My only previous contact with the area is most likely shared by so many in my position or, really, by anyone who uses I-90/I-94 to get to the city : the Pullman Bank building. I would use it as my personal highway marker, marking it as Chicago 's boundary point. Naturally, I had a firm grasp on what went on there, since I knew there was this guy named Pullman . And he started a bank. ‘Nuff said.

I had also heard of these things called Pullman train cars . But I thought of them as quaint and charming, like all rail travel in the United States, following the phenomenon of saying “boy, that sure would be great to take a train trip,” without meaning it in the slightest. It's the same as doing your taxes or running a marathon. While it would be great to complete the race or get your refund or ride the iron locomotive, if the opportunity presented itself I'd most likely be found impulsively checking my e-mail for the eighth time in an hour.

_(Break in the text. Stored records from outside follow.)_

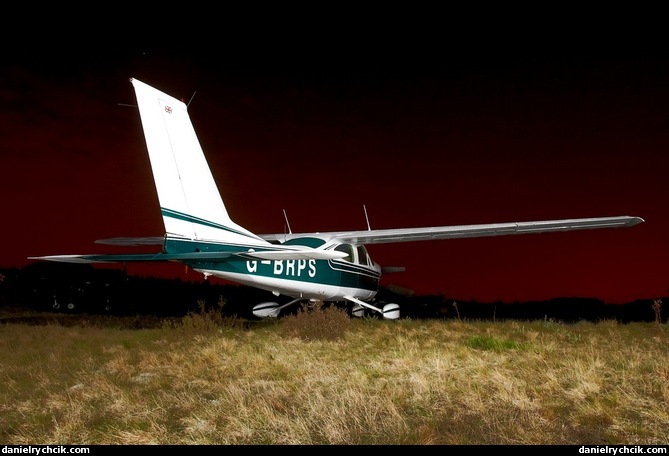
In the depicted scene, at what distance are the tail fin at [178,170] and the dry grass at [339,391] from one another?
2.37 metres

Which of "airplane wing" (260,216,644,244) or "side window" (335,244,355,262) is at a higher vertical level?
"airplane wing" (260,216,644,244)

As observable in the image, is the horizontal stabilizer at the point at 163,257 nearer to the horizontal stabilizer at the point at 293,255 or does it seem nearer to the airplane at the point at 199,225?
the airplane at the point at 199,225

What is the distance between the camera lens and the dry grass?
181 inches

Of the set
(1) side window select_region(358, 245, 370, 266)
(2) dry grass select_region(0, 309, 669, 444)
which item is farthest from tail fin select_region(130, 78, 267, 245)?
(1) side window select_region(358, 245, 370, 266)

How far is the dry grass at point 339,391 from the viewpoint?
15.1 feet

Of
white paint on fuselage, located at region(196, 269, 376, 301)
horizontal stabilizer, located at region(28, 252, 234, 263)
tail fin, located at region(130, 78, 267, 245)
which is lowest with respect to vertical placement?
white paint on fuselage, located at region(196, 269, 376, 301)

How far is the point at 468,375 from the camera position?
666 centimetres

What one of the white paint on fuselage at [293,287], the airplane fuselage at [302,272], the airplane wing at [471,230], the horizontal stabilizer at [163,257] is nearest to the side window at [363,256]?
the airplane fuselage at [302,272]

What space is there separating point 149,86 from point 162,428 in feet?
26.8

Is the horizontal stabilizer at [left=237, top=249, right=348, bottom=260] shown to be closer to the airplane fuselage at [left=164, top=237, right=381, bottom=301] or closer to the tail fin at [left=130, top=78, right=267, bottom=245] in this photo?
the airplane fuselage at [left=164, top=237, right=381, bottom=301]

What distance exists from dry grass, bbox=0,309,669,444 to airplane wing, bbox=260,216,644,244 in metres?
4.52

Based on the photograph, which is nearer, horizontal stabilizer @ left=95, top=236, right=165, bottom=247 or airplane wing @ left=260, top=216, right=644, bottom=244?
airplane wing @ left=260, top=216, right=644, bottom=244

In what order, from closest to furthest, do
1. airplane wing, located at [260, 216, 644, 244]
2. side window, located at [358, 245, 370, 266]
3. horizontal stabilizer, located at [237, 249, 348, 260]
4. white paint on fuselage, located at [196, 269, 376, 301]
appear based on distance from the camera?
horizontal stabilizer, located at [237, 249, 348, 260]
white paint on fuselage, located at [196, 269, 376, 301]
airplane wing, located at [260, 216, 644, 244]
side window, located at [358, 245, 370, 266]
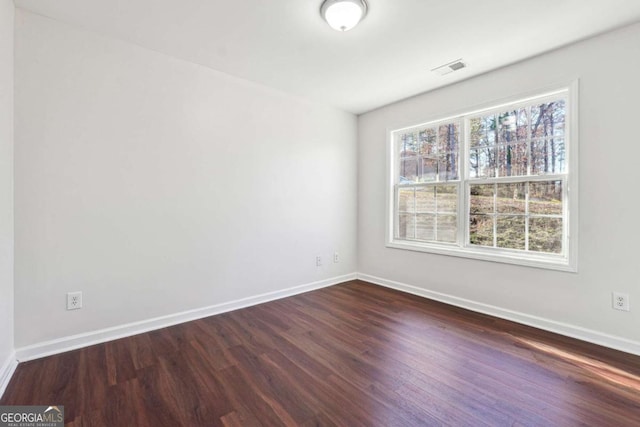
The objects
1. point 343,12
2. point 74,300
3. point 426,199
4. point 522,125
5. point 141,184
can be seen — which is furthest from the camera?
point 426,199

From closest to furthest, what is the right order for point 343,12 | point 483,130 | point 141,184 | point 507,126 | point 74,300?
point 343,12 < point 74,300 < point 141,184 < point 507,126 < point 483,130

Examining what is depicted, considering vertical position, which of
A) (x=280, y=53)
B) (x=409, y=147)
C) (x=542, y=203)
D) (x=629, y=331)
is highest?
(x=280, y=53)

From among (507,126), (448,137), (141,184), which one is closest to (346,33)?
(448,137)

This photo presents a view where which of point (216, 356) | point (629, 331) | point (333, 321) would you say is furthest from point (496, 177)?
point (216, 356)

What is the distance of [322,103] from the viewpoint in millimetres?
3883

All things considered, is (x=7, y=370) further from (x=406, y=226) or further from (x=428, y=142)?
(x=428, y=142)

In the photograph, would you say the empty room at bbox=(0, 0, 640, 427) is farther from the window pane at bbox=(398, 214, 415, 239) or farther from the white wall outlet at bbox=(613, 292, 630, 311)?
the window pane at bbox=(398, 214, 415, 239)

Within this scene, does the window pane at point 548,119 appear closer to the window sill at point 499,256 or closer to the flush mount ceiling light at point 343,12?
the window sill at point 499,256

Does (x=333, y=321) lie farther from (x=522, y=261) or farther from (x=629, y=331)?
(x=629, y=331)

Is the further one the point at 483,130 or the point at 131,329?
the point at 483,130

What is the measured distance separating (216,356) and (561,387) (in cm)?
229

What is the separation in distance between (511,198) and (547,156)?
48 centimetres

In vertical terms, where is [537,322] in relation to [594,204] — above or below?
below

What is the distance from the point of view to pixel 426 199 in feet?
12.0
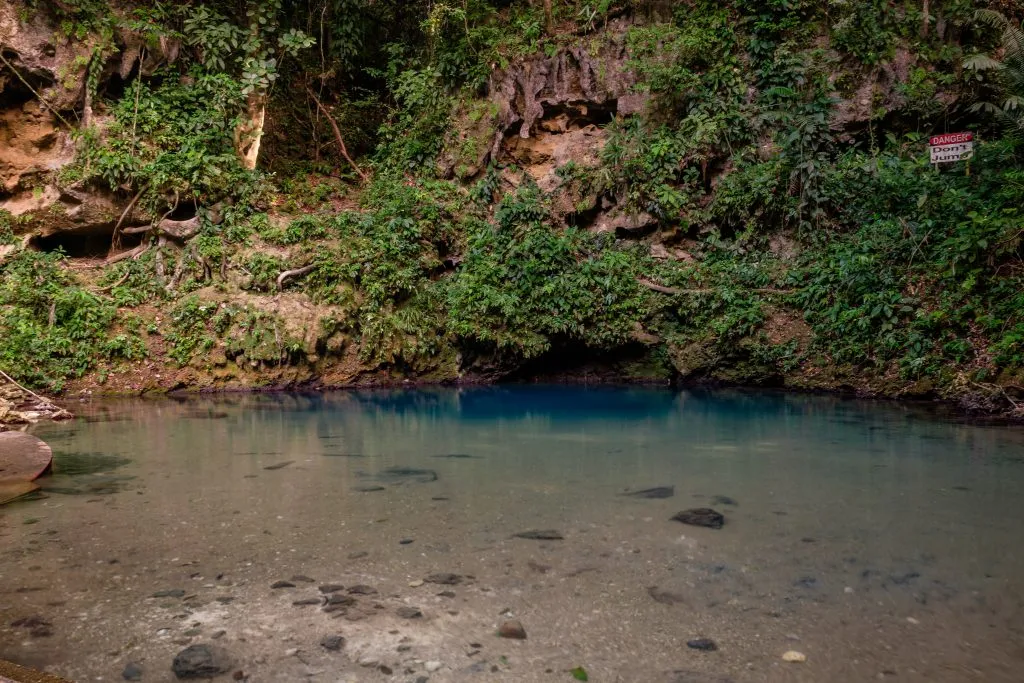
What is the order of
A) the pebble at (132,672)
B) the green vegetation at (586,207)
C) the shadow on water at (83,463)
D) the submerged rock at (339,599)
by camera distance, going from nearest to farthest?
the pebble at (132,672) < the submerged rock at (339,599) < the shadow on water at (83,463) < the green vegetation at (586,207)

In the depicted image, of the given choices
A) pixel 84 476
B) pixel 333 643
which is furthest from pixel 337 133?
pixel 333 643

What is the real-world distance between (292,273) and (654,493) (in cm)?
824

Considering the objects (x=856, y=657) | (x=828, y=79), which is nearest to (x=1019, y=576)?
(x=856, y=657)

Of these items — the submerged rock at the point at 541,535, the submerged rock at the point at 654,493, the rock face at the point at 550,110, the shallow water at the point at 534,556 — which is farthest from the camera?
the rock face at the point at 550,110

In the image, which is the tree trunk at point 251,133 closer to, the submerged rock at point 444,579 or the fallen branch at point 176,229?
the fallen branch at point 176,229

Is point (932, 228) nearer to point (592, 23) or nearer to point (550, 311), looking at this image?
Answer: point (550, 311)

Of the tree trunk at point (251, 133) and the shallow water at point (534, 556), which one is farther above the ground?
the tree trunk at point (251, 133)

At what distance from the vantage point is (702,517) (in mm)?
3924

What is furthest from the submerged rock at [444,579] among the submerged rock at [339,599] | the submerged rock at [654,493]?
the submerged rock at [654,493]

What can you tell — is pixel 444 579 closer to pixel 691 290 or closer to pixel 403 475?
pixel 403 475

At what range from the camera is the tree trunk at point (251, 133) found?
41.2ft

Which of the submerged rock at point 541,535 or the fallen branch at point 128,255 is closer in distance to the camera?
the submerged rock at point 541,535

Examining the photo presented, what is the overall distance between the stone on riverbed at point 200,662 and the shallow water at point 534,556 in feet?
0.14

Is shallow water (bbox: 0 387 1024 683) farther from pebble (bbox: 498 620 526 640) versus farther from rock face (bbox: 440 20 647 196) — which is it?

To give some real facts, the Pullman district was built between 1880 and 1892 as a living area for the employees of George M. Pullman, creating one of America 's first planned communities. That was 1880, and that trend hasn't become any less nefarious: Let's see – row after row of the same house, clones walking to and from a job in the same building for the same boss, never having to leave the safety and comfort that is their enclosed hamlet. Sounds like Microsoft employees. Or Naperville residents . Whichever.

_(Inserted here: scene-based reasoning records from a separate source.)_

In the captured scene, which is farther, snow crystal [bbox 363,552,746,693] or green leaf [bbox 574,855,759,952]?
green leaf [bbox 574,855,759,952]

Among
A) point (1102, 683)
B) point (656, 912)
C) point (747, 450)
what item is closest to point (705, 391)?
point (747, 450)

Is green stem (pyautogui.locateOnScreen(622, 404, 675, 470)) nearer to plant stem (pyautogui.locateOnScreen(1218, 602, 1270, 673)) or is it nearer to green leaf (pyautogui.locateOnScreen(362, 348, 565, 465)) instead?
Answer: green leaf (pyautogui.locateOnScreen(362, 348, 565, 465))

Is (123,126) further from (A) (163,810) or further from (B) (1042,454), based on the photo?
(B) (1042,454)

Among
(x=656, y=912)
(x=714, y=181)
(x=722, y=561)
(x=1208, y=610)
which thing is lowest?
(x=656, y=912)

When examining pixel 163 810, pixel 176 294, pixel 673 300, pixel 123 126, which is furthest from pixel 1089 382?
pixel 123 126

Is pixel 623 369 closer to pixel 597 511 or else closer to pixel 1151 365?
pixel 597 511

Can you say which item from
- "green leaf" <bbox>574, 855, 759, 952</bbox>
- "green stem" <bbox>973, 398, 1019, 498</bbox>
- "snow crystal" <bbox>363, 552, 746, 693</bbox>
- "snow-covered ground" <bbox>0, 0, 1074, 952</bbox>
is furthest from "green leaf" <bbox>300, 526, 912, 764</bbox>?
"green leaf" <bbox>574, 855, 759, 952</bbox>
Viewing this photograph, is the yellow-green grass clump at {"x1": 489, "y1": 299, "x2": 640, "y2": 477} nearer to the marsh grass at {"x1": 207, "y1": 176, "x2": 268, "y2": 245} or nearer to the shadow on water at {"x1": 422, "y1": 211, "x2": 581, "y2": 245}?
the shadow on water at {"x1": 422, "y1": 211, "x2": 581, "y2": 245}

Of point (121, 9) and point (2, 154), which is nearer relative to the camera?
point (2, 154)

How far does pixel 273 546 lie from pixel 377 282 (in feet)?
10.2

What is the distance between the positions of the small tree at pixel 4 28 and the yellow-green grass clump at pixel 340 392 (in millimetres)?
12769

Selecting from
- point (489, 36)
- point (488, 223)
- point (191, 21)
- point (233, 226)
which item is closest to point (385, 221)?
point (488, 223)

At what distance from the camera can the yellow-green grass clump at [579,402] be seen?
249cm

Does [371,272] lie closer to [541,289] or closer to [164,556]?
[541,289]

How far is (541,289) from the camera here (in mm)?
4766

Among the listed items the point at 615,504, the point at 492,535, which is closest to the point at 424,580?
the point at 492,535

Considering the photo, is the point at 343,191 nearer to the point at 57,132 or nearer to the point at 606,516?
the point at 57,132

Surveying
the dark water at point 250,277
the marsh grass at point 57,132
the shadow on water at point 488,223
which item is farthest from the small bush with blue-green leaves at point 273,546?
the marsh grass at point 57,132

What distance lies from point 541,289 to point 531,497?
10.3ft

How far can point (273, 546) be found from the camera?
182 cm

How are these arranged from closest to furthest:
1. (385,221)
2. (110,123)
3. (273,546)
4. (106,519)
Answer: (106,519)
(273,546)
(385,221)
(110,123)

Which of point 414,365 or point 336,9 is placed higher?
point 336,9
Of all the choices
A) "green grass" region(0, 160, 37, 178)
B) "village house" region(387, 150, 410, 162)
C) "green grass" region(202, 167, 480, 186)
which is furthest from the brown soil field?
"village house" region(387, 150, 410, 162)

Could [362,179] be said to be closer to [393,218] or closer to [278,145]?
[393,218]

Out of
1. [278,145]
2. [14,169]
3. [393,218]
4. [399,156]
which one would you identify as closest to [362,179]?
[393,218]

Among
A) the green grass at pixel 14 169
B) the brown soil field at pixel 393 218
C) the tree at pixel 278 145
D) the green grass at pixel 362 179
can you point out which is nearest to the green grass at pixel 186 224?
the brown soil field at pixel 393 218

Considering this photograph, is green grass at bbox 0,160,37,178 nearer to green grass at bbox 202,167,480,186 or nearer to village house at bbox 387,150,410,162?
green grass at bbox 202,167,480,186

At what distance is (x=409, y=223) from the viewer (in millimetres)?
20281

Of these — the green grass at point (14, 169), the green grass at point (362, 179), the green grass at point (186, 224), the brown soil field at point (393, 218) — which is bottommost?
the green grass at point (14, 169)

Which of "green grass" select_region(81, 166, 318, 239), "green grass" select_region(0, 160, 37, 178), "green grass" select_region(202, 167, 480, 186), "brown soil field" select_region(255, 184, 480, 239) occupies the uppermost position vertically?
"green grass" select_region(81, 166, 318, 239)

02. Ugly historical societies resembling giant post-modern toasters. Rating: 9.4
The entire area is kept in good condition, well-maintained and groomed. I'm making a wild guess at this, really, since I visited at the end of winter, when things have a tendency not to grow. But from the remnants of foliage, it was apparent rose bushes and other such pleasantries bloom in the warmer months. There's maroon row houses, multicolored park benches, a restored hotel and … jutting out of the middle, an ugly grey concrete monolith more resembling a toaster than a building. That's jarring enough, but upon closer inspection, you discover it's the home of the Pullman Historical Society. I hope the amount of history contained herein isn't proportional to the architectural budget of the structure.

I'm contemplating this metaphysical impossibility of a horribly unfortunate granite slab structure in the middle of a plaza on the Chicago Landmarks list when the door opens.

“We're open,” the head poking out the door says. “You can come in.” The voice belonged to my angel, the woman who would show me the Gospel of Pullman, the Way of Landmarks.

She was direct from a place called Heaven That Was Bad Fashion: 1978, wearing a sweater that could only be described as “colorful.” Remember the kaleidoscope of color given off by those iridescent green Oakley windbreakers – the ones with “Thermonuclear Protection” written on them for some odd reason – when viewed under strong sunlight? There ya go. Her footwear was so old it was back in style, since she had on some variation of those hideously ugly Ugg boots. But, appealing to the passive media whore in me, she showed a video in lieu of giving a museum-style tour.

Like an Aesop fairy tale , the end of any story is ripe for the passing on of wise aphorisms, like “Slow and steady wins the race” or, for the lightweights among us, “an ounce of liquor is worth an hour of idiocy,” but in the case of the Pullman Historic video, we're presented with a question. “Who saves a landmark?” the voice-over asks. It was too much to hope for the query to be rhetorical, for that horribly third-rate video technique deserves neither response nor ridicule, but the cringe-inducing answer was on the way: “We all do.”

Who saves a landmark? We all do. Great. Let's just pretend this isn't a shameless pitch for property owners or developers in the area, and go with the civic duty angle of the call to action. Score for the Historical Society.